### Brano fornito:
§
9 set 2016

The Zero Theorem
(una recensione che vale zero.
Al 100%)

Senti Terry Gilliam e pensi immediatamente a Brazil, pensi a "And finally, a wafer thin mint...", pensi a "...due a punta, due piatte e un cartoccio di ghiaia per il mio bambino!..." poi, corre l'anno 2013, e senti che Terry Gilliam presenta il suo ultimo film a Venezia. E aspetti fiduciosa.
§
### Dati mostrati:
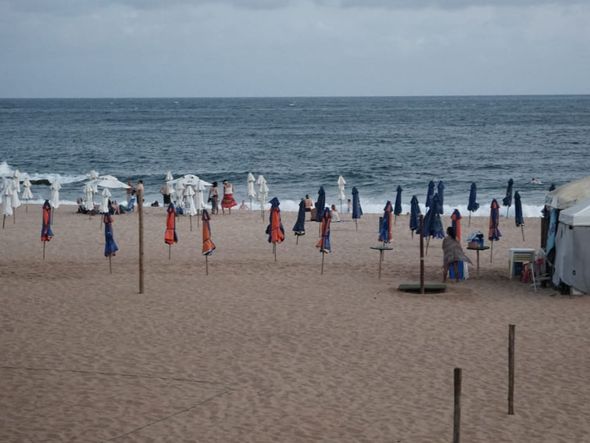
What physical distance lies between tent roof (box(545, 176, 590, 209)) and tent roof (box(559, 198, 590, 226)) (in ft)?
§
### Cosa si chiede:
**1)** Secondo la recensione di The Zero Theorem, in quale città Terry Gilliam presenta il suo ultimo film nel 2013?
**2)** Scrivi il seguito della recensione di The Zero Theorem, partendo dopo l'ultima frase riportata.

### Problemi risolti:
**1)** A Venezia.

**2)**
Ma, complice la solita distribuzione a cazzo col contagocce, The Zero Theorem arriva in sala, in Italia, giusto tre anni dopo. Nel frattempo hai letto cose qua e là, e a "futuro distopico" ti son venute le bolle. Ma il cinema Massimo te lo propone una sera in versione originale,e tu, nonostante il futuro distopico (che nella stragrande maggioranza dei casi è pure dispotico) fai un eccezione e vai al cinema, portando in tasca il tuo sacchettino gonfio di pregiudizi, anche perché l'ultimo lavoro di Gilliam che hai visto era quel Parnassus tristemente rimaneggiato a seguito della prematura morte di Heath Ledger, avenuta durante una pausa delle riprese, e ricordi che eri uscita dalla sala non molto convinta.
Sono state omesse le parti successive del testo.